**GIVEN PASSAGE:**
# # #
A small technical paper
Omnidirectional sound
reproduction by means of a pulsating sphere has
always been the theoretically ideal design
concept. Unfortunately, the concept can never be
physically realized for wide frequency range
sound because the sphere would have to be,
simultaneously both large and small - small at
high frequencies to represent a point source at
the short wavelengths involved, to prevent
lobing, and large at low frequencies to enable
enough air to be moved to develop adequate acoustic
output.
A number of interesting
attempts have been made in the pursuit of this
ideal by developing pulsating spheres of limited
bandwidth, none of which have met with commercial
success. The latest was in 1989 when MB QUART
of West Germany developed a football shaped
radiator, 50cm long with a response down to
800Hz, operating on a magnetostriction principle.
Other approaches to
achieve an omnidirectional or
quasi-omnidirectional type of sound have been
more successful and with more manufacturers
marketing product, such speakers are becoming
increasingly in vogue for the upper-mid and high
end markets.
# # #
**PROBLEMS TO SOLVE:**
**A)** Answer these questions using the omnidirectional sound paper:
(i) According to the paper, why must the sphere be small at high frequencies?
(ii) Which company developed a football-shaped radiator in 1989, and where was it based?
(iii) How long was that radiator, and how low did its response extend?
**B)** Extend the omnidirectional sound paper from where it stops, in the same technical style.

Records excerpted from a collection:
# # #
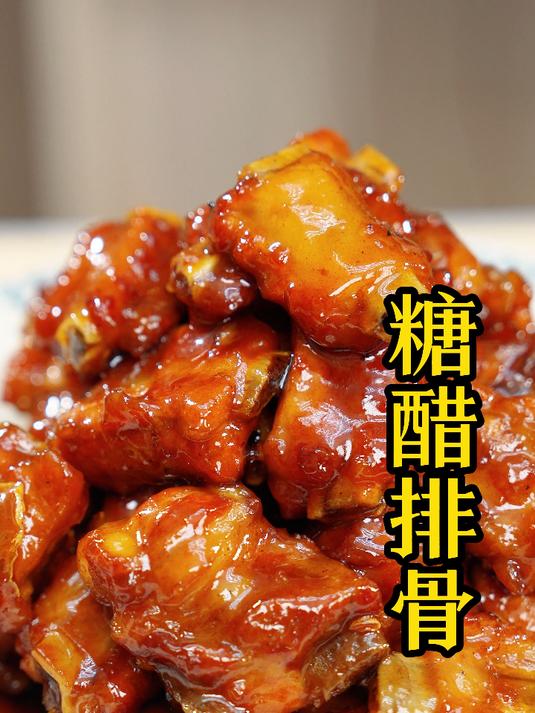 糖醋排骨最好吃的做法，酸甜爽口，软糯脱骨，一大盘不够吃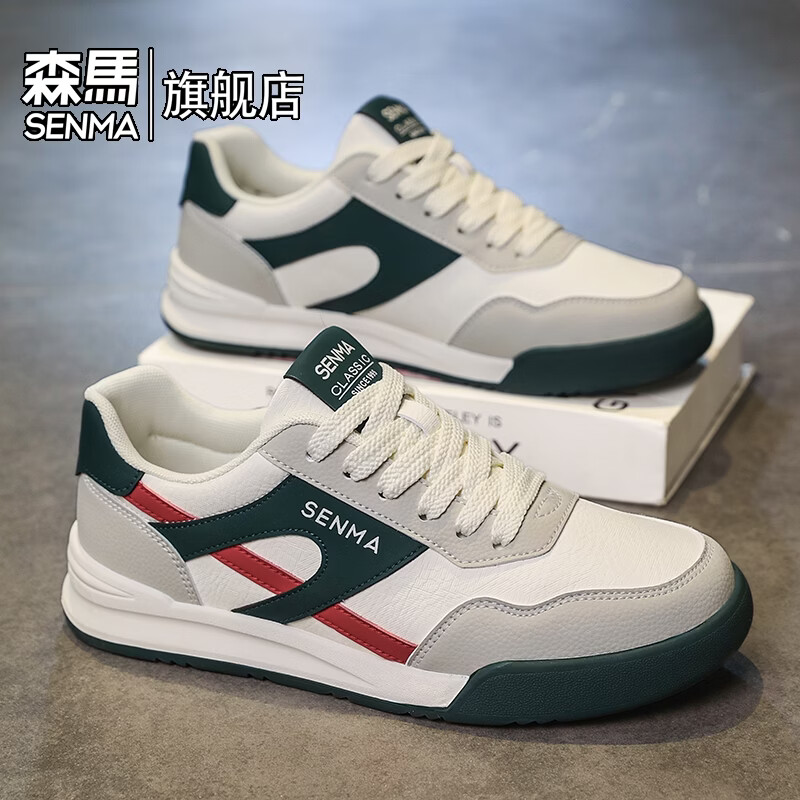 森馬男鞋2026新款春季户外运动休闲百搭阿甘板鞋男士厚底防滑真皮潮鞋 米绿【基础款】 39 标准码数/现货秒发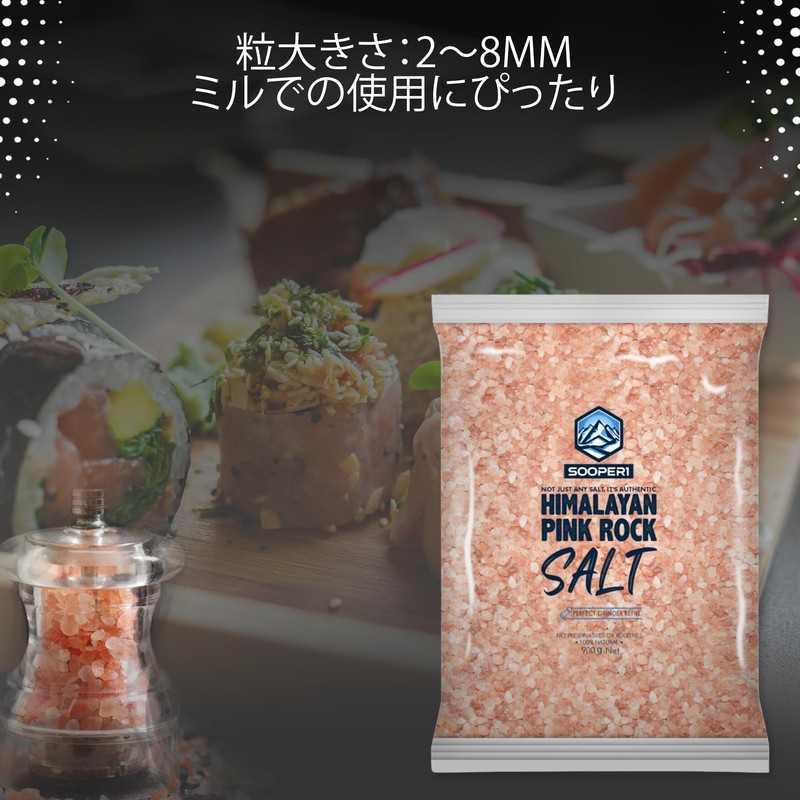 SOOPER1 Original Himalayan Salt (900g) | For Rock Salt Mills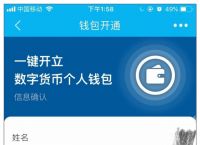 数字钱包app官方下载安卓,数字钱包app官方下载安卓手机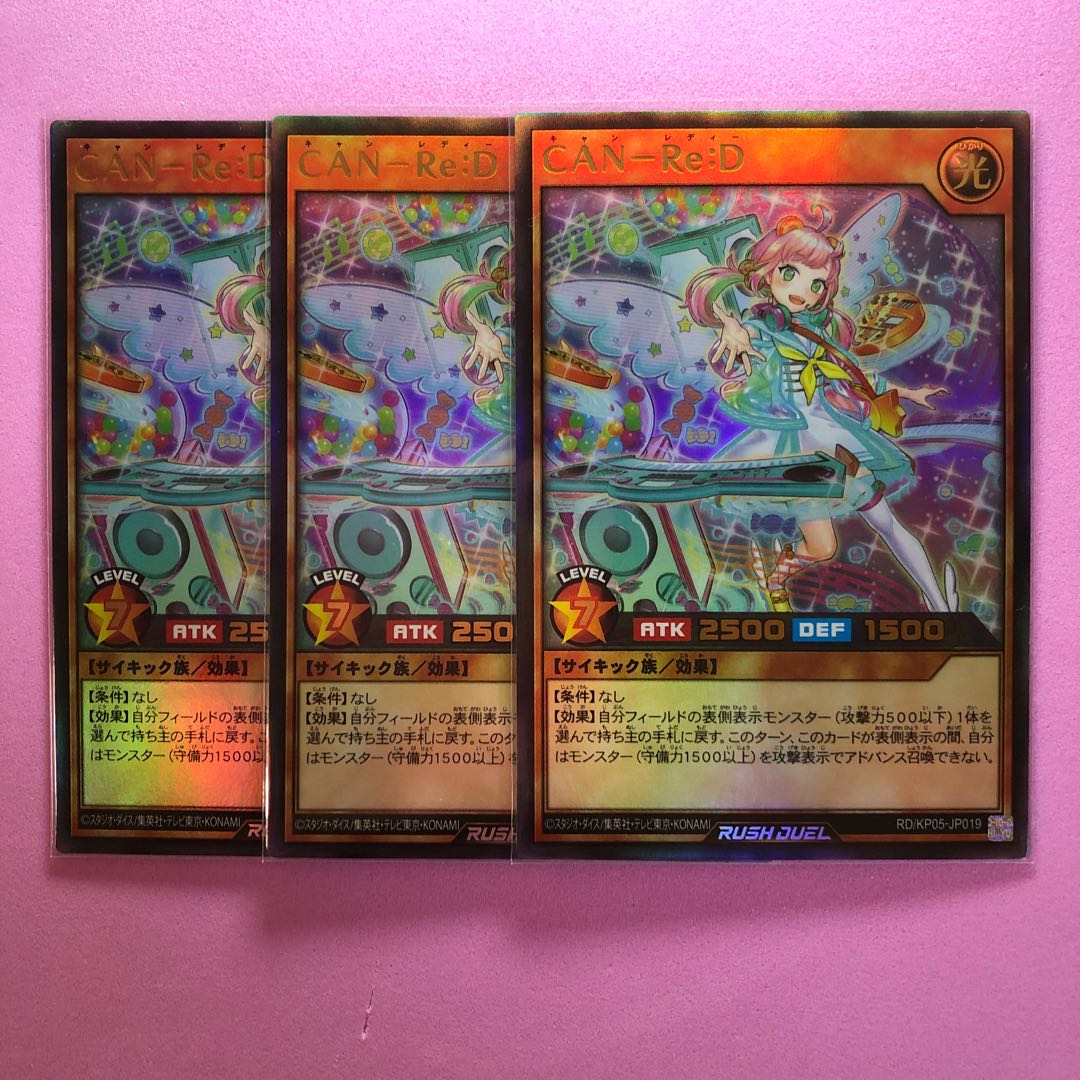 CAN-Re:D キャンレディー 3枚 ウルトラ/遊戯王 ラッシュデュエル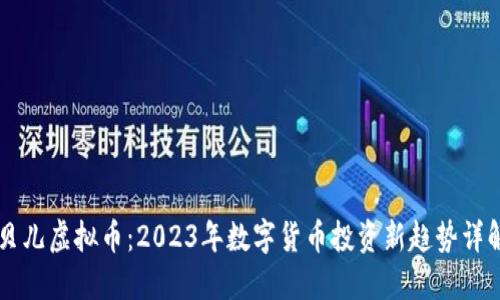 贝儿虚拟币：2023年数字货币投资新趋势详解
# # #
**ANSWERS BELOW:**
**A)**
(i) It must be small to represent a point source at the short wavelengths involved and to prevent lobing.
(ii) MB QUART of West Germany.
(iii) It was 50cm long, with a response down to 800Hz.

**B)**
The advantages of Omni
sound are being increasingly recognized in terms
of naturalness of reproduction and freedom from
"sweet spot" listening. Conventional
front firing speakers cannot recreate the sound
fields of acoustic instruments that propagate
sound omni-directionaly. Piano's, violins,
guitars, drums and cymbals are not front
firing and hence cannot be reproduced
naturally throughout a listening area by front
firing speakers.
A major advantage of the
Omni over conventional front firing speakers is
that the Omni's sound output, at the listening
position, is much less subject to coloration by the
addition of reflected sound from room
boundaries and furnishings. This is because the
Omni has the same response on and off axis,
whereas the rectangular boxed front firing
speaker degrades off axis and suffers from
extremely poor, bass heavy, response off the
sides and back of the enclosure.
Off axis sound is
inevitably reflected back to the listener in some
part and in the Omni case adds only room
reverberation - but in the front firing
case adds coloration as well due to the poor
quality of the reflected off-axis sound.
It should be noted that,
since the Omni speaker provides more off-axis
energy that the front firing type, they will
sound best in a reasonably non-reverberant space.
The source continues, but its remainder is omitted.